Northumbria Police and Police Scotland joined together to carry out the overnight operation targeting rural criminals

A coordinated rural crime crackdown on both sides of the Border saw more than 140 vehicles stopped by officers.

This week Northumbria Police and Police Scotland joined forces as part of Operation Winterberry, a joint initiative to clamp down on criminal groups who travel across borders to commit rural crime.

Scouring the main and rural roads running between England and Scotland, officers were on the lookout for travelling criminals and suspicious vehicles – including those towing trailers, quad bikes or equipment linked to livestock.

During the course of Wednesday’s overnight operation which spanned much of the border, officers stopped and checked 147 vehicles as they maintained the momentum gathered in recent rural operations.

Inspector Garry Neill, of Northumbria Police’s Rural Policing Team, said: “Offenders who target our rural communities often travel large distances across borders in a bid to disguise their criminality.

“That’s why it’s imperative we continue to work together with our neighbouring forces and partners to tackle it.

“This level of collaboration with our colleagues in Scotland and other forces in the north of England is an efficient and effective way of making best use of our resource, skills and knowledge.

“Tackling rural crime is a priority for Northumbria Police and a significant amount of work is ongoing, aided by the vital support of our Rural Crime Volunteers, to tackle rural crime and support communities who live in remote areas.

“Initiative such as Farm Watch and Operation Checkpoint are consistently getting results, and we look forward to further joint initiatives with Police Scotland, neighbouring forces and our partners over the coming weeks and months.”

As a result of the operation, one vehicle was uplifted, one driver reported in connection with road traffic offences, two drivers given police warnings and several other motorists were provided with information and advice.

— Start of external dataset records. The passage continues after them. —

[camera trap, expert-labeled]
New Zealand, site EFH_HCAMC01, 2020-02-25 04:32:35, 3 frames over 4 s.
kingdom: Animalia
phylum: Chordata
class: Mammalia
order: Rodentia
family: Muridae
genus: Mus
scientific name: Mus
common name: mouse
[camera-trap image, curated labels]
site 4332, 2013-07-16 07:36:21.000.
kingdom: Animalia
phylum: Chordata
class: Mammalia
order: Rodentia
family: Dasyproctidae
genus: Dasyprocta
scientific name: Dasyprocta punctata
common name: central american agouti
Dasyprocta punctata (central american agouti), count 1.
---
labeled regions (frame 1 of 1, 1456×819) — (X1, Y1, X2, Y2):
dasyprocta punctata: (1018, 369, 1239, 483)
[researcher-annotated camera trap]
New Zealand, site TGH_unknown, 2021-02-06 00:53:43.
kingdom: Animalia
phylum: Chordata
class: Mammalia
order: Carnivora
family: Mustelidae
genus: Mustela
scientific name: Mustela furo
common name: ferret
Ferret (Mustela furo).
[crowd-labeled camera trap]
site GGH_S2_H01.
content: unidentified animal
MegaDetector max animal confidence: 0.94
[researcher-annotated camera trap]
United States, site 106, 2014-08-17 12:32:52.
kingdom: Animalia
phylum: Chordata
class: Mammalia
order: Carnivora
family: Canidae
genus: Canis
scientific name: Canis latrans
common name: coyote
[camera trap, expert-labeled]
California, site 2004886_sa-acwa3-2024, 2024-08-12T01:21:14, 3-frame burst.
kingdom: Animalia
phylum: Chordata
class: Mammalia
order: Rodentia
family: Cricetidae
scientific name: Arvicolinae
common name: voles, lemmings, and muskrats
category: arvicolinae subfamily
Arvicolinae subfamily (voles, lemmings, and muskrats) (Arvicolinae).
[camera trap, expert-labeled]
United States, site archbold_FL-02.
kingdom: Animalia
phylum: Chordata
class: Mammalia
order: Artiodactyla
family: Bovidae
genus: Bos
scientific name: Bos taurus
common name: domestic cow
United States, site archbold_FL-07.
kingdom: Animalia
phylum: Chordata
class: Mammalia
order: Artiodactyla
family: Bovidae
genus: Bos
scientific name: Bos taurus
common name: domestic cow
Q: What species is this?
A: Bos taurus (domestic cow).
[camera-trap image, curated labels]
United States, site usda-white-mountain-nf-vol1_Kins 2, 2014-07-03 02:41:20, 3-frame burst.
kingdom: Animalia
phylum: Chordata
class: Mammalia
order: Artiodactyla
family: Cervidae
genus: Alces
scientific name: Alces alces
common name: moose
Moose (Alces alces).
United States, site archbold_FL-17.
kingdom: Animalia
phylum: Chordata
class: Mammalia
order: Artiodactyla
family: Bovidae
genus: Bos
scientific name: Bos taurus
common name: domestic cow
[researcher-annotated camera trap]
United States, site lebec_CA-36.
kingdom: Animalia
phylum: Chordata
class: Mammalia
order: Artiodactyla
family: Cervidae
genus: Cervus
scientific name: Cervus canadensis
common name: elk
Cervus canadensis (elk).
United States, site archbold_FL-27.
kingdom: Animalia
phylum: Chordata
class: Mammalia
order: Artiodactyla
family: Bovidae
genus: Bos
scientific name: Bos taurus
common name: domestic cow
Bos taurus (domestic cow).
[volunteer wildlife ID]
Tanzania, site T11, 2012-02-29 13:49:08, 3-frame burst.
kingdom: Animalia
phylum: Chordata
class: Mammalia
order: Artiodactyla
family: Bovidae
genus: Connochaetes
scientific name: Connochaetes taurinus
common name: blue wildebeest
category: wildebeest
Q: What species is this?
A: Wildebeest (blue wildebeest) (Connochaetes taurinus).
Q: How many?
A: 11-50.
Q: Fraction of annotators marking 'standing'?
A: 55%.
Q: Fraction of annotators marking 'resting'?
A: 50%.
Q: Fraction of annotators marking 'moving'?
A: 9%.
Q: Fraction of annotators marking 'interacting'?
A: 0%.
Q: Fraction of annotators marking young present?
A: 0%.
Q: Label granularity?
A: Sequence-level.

That followed a concentrated effort on a number of roads including the A7, B6357, B7201 and service stations on the A(M)74.

Chief Inspector Vincent Fisher, Local Area Commander for the Scottish Borders said “Operation Winterberry is recognition of the fact travelling criminals do not respect regional boundaries and travel throughout the country, targeting vulnerable rural properties, depriving people of vehicles, quad bikes, trailers and other items of equipment often vital to livelihoods and the care of livestock. 

“There is already an excellent flow of intelligence back and forth between Police Scotland and other forces in the north of England, and Winterberry demonstrates a high level of operational collaboration , with officers from English and Scottish forces working closely on the ground, pooling resources, sharing local intelligence, tactics and best practice.”

Last week, a further 50 vehicles were stopped across Northumbria, Durham and Cumbria as part of Operation Checkpoint.

Officers were supported by the Force’s Motor Patrols Department and Special Constabulary, along with 13 Rural Crime Volunteers and Environment Agency Fisheries Enforcement officers.